***** STUDY MATERIAL

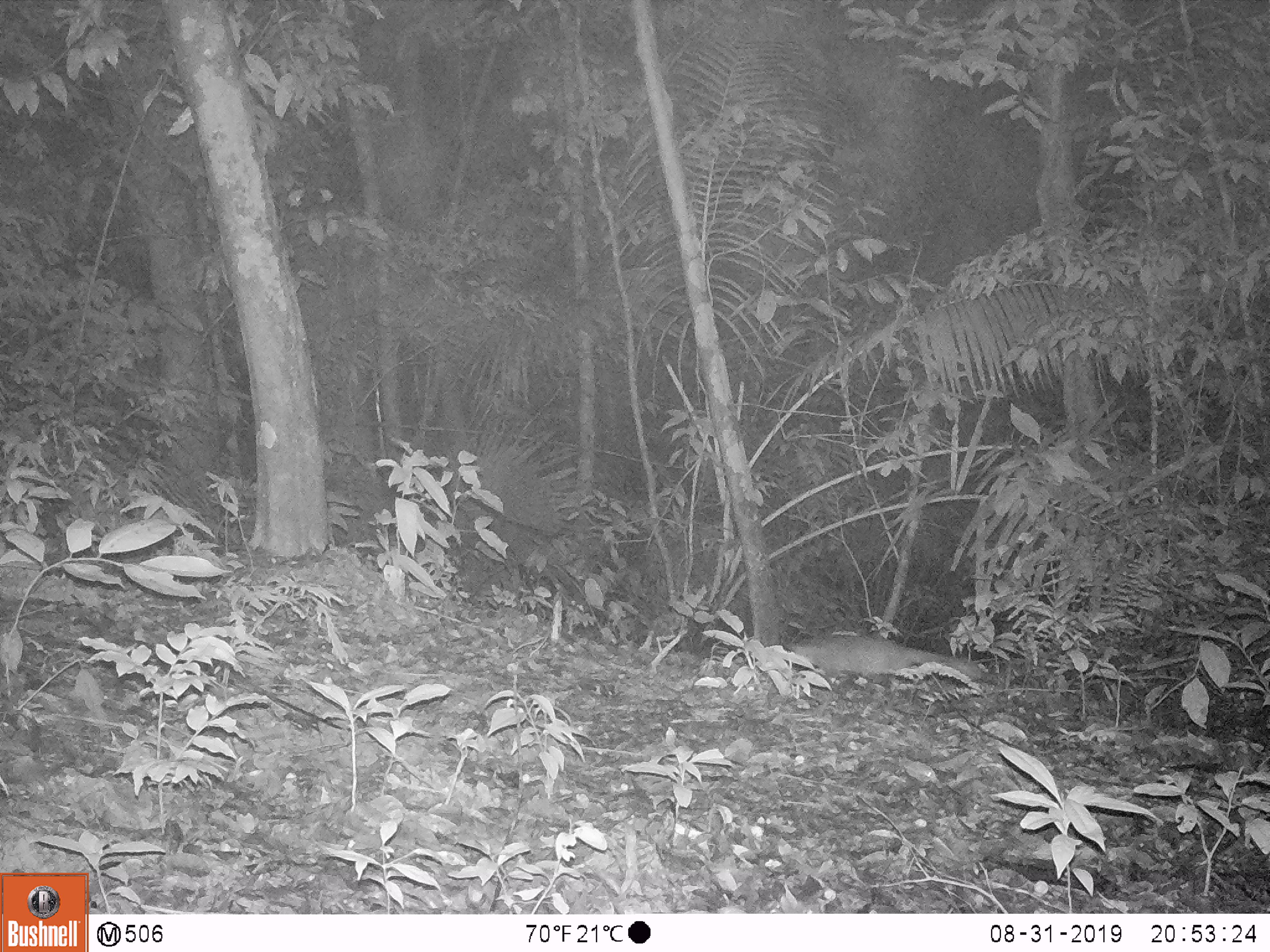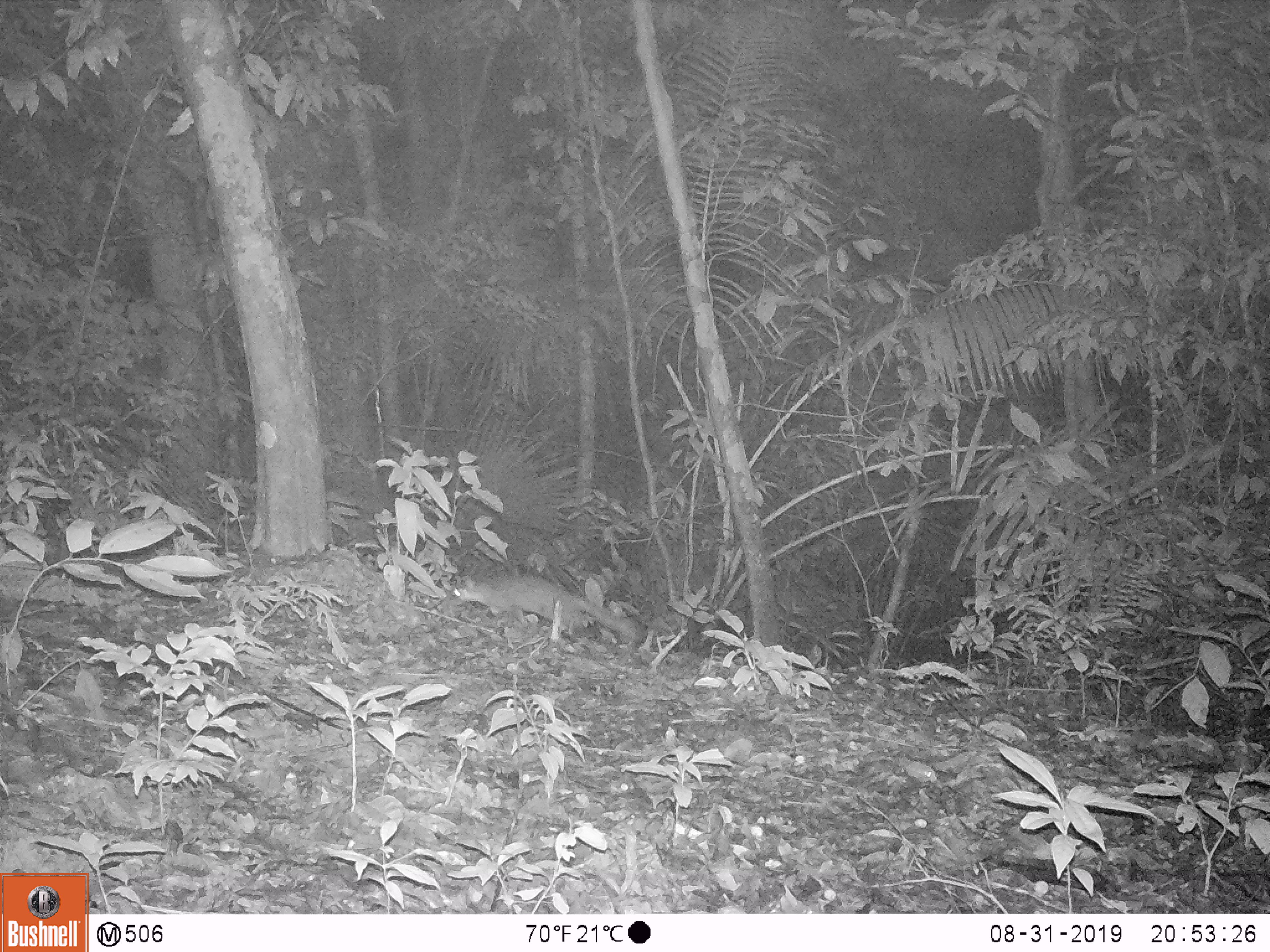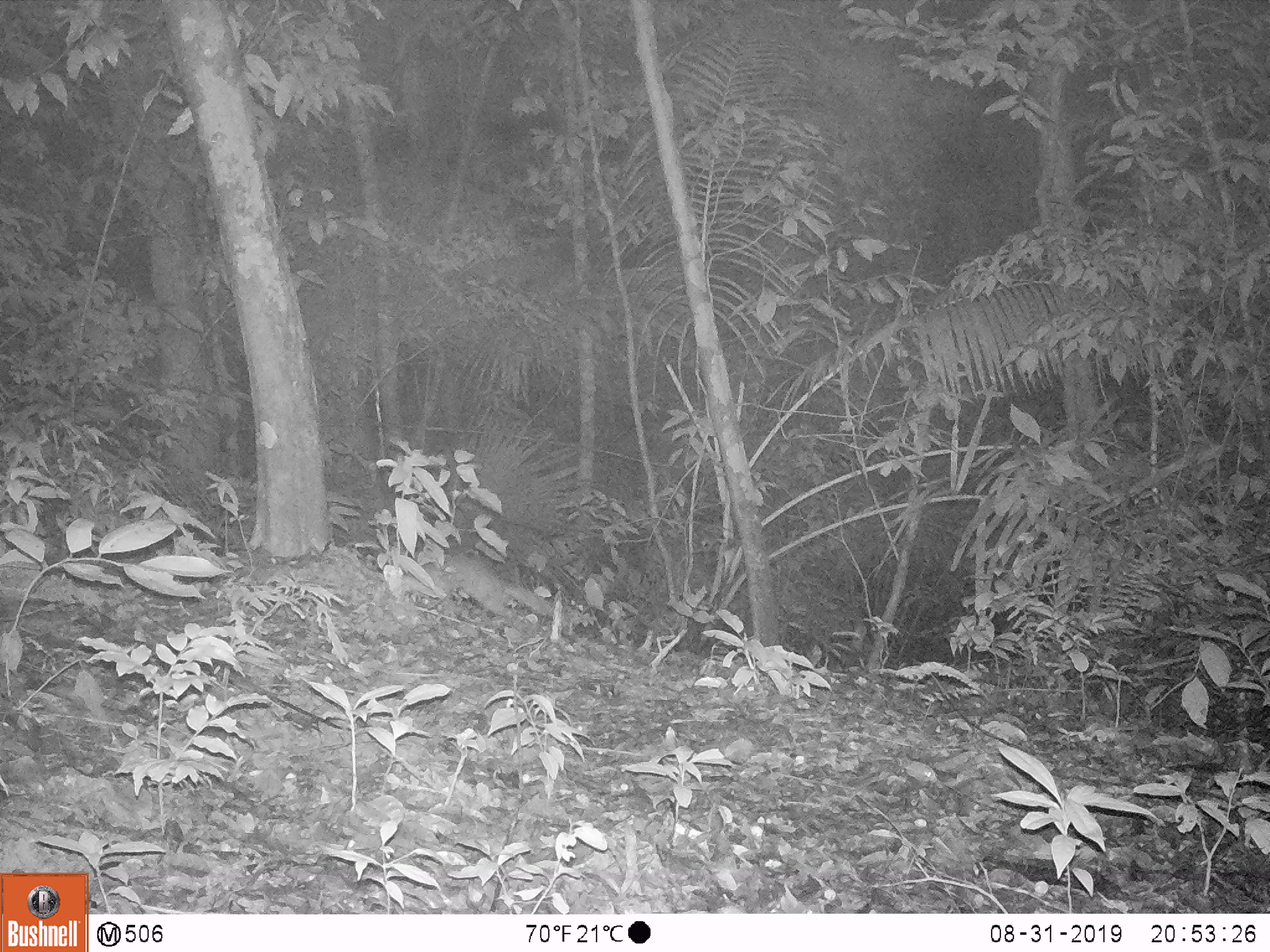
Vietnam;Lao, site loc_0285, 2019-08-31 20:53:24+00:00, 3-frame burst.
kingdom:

**********
***** STUDY MATERIAL

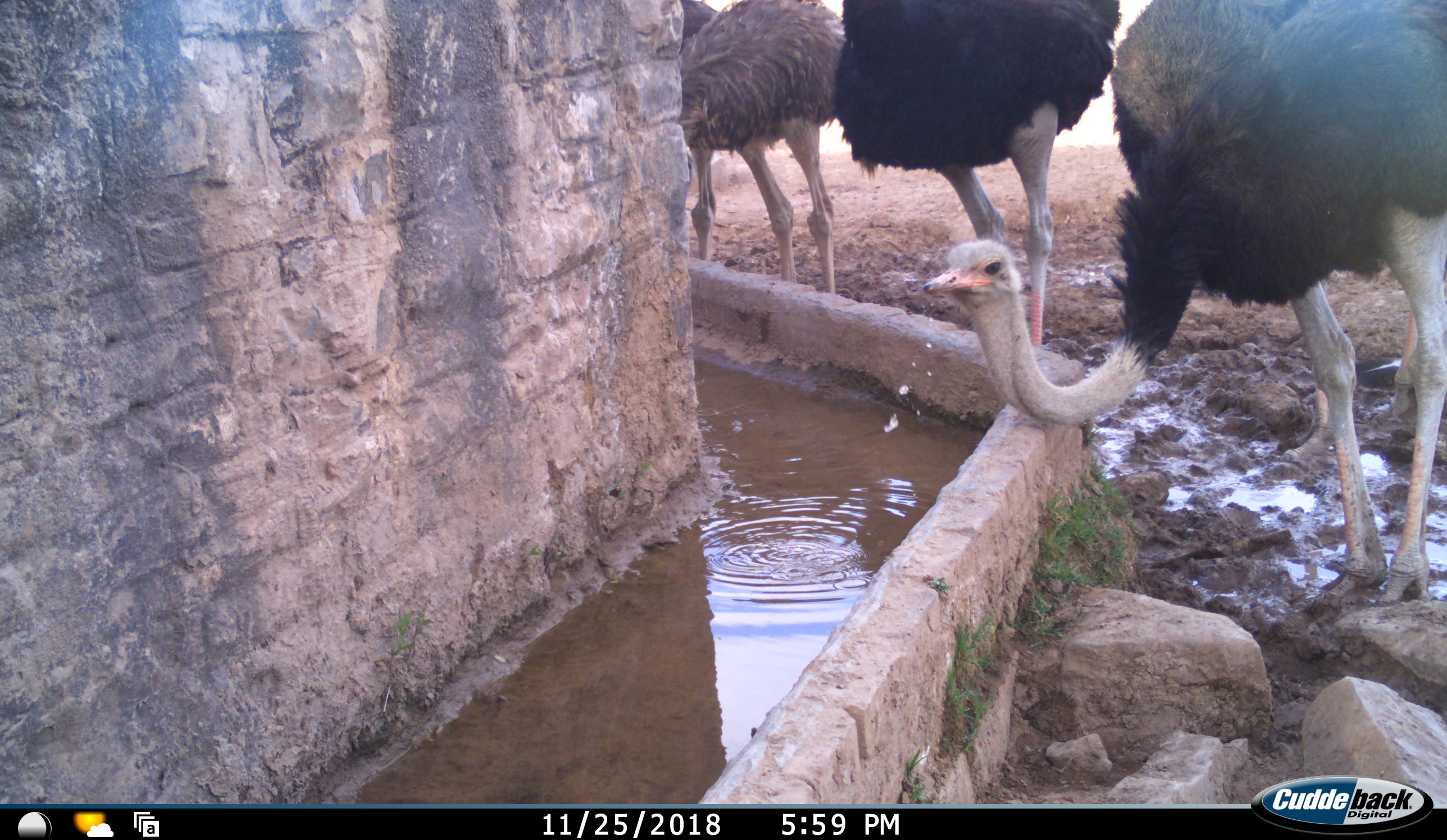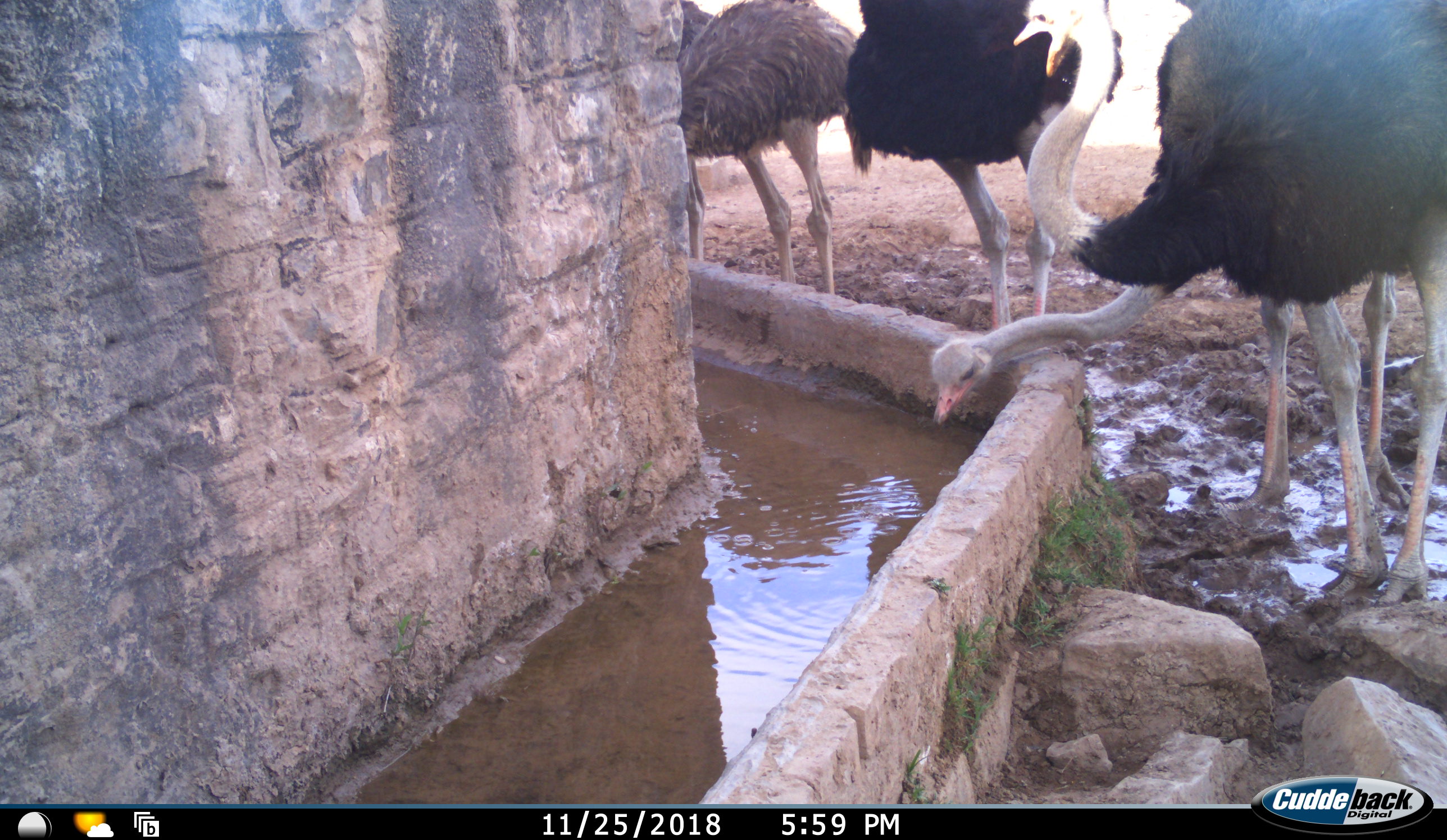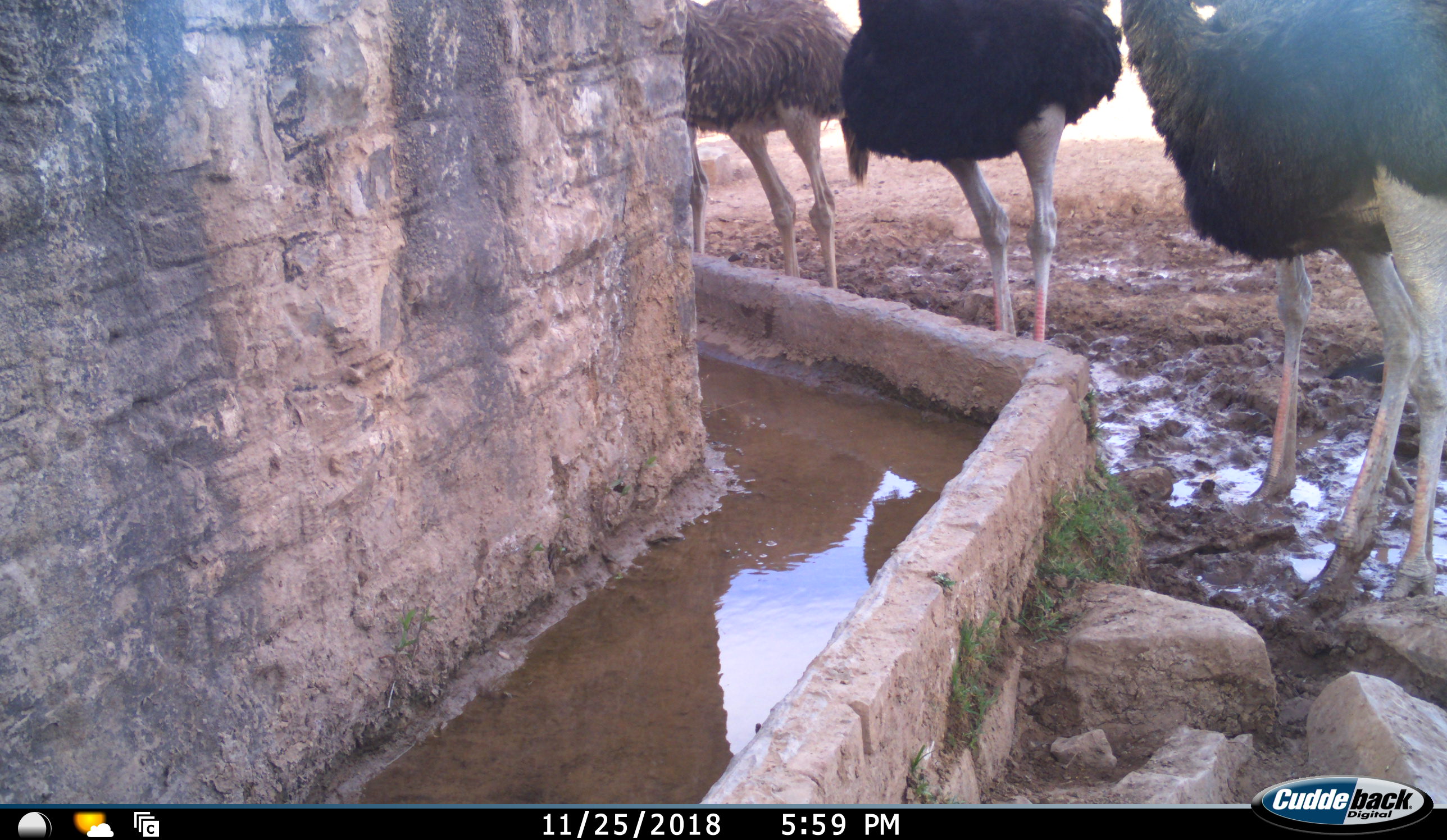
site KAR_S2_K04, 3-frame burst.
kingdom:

**********
***** STUDY MATERIAL

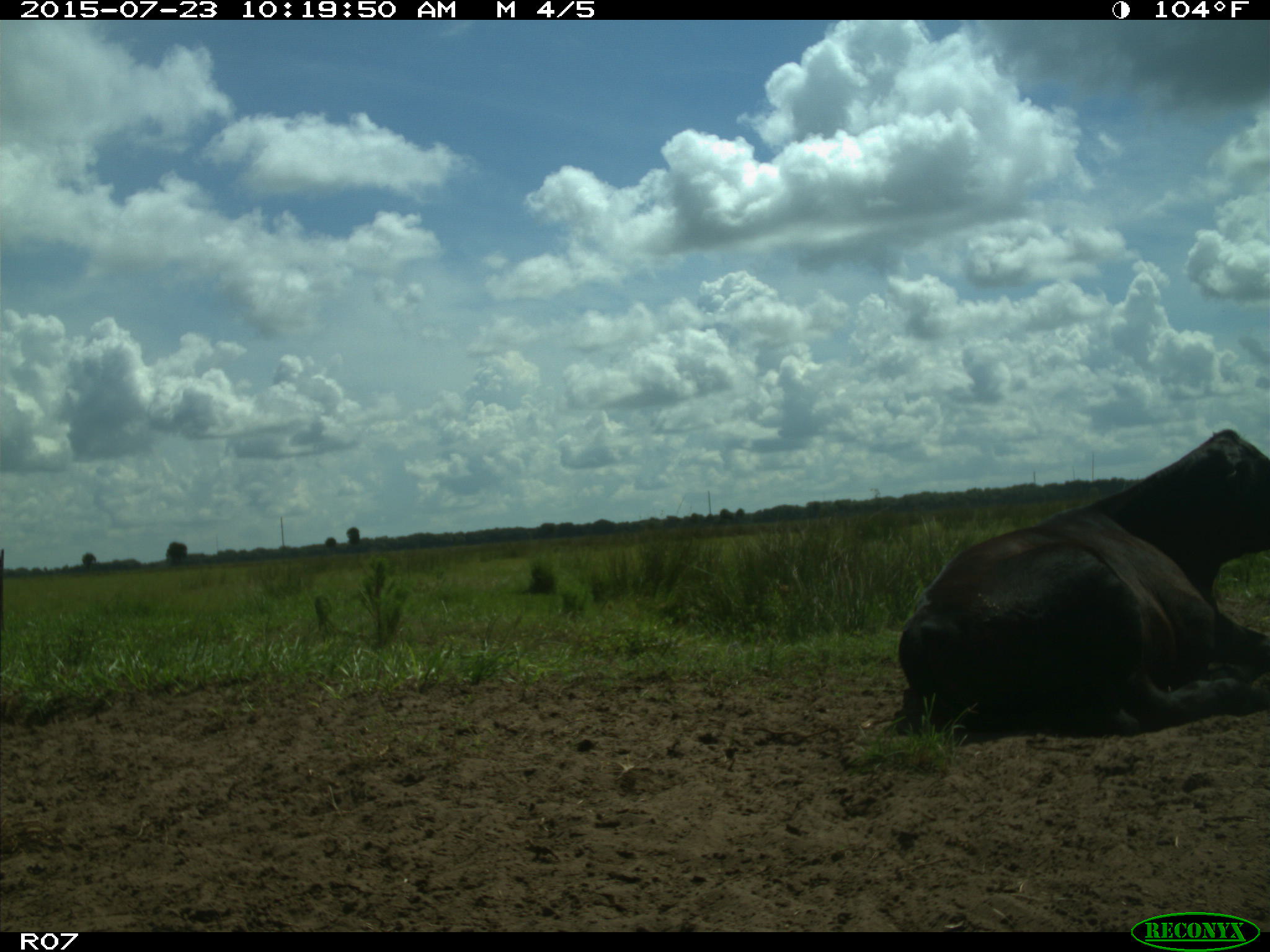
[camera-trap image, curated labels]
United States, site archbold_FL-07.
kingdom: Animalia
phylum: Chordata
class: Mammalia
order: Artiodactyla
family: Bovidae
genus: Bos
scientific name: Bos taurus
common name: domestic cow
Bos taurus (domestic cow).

**********

▸ WHAT THE TASK REQUIRES:
All lines in the records that contain "frame" are to be copied and returned.

▸ ANSWER TO THE EXERCISE:
Vietnam;Lao, site loc_0285, 2019-08-31 20:53:24+00:00, 3-frame burst.
site KAR_S2_K04, 3-frame burst.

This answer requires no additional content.